__Cosa fare__.
[1] Rispondi alle domande sul testo sull'implantologia.
(a) Quanti anni ha la paziente del caso clinico?
(b) Quale dente deciduo non si poteva più mantenere?
(c) Oltre al ripristino funzionale, quale obiettivo va raggiunto?
[2] Trascrivi dal testo sull'implantologia il passo che va da "Oggi più che" a "a carico dell’impianto.".

__Estratto del testo__.
———
Oggi più che mai l’implantologia fa parte di una delle pratiche cliniche più utilizzate per ripristinare la funzione dell’apparato dentale. Tuttavia il ripristino funzionale, pur essendo un traguardo fondamentale, non può essere l’unico obiettivo da perseguire, ma deve essere abbinato al raggiungimento di un’estetica ottimale che possa mantenersi nel tempo.
La sfida per noi odontoiatri diventa sempre più difficile dovendo affrontare spesso problemi di mancanza di volume osseo, di tessuti molli che, oltre all’estetica, possano garantire un “sigillo” ottimale al fine di ridurre al massimo le probabilità di infezioni a carico dell’impianto.
Caso clinico
La paziente di 45 anni si presentava alla mia attenzione per agenesia dell’elemento dentario 1.3; al fine di mimare un’estetica da elemento dentario permanente risultava impossibile mantenere ancora il dente deciduo 5.3, che aveva subito nel tempo vari interventi di terapia conservativa (fig. 1).
———
__Materiale fornito__.
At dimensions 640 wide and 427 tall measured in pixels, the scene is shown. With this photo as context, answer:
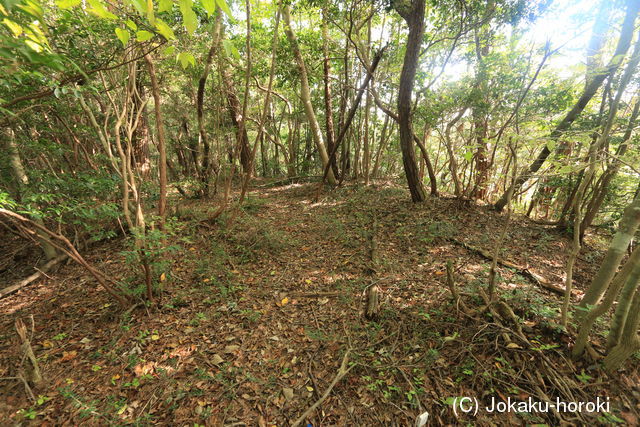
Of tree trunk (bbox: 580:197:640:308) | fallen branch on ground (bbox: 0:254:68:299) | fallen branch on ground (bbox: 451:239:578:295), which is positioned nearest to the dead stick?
———
__Soluzioni dell'esercizio__.
[1]
(a) 45 anni.
(b) Il 5.3.
(c) Un'estetica ottimale che possa mantenersi nel tempo.

[2]
Oggi più che mai l’implantologia fa parte di una delle pratiche cliniche più utilizzate per ripristinare la funzione dell’apparato dentale. Tuttavia il ripristino funzionale, pur essendo un traguardo fondamentale, non può essere l’unico obiettivo da perseguire, ma deve essere abbinato al raggiungimento di un’estetica ottimale che possa mantenersi nel tempo.
La sfida per noi odontoiatri diventa sempre più difficile dovendo affrontare spesso problemi di mancanza di volume osseo, di tessuti molli che, oltre all’estetica, possano garantire un “sigillo” ottimale al fine di ridurre al massimo le probabilità di infezioni a carico dell’impianto.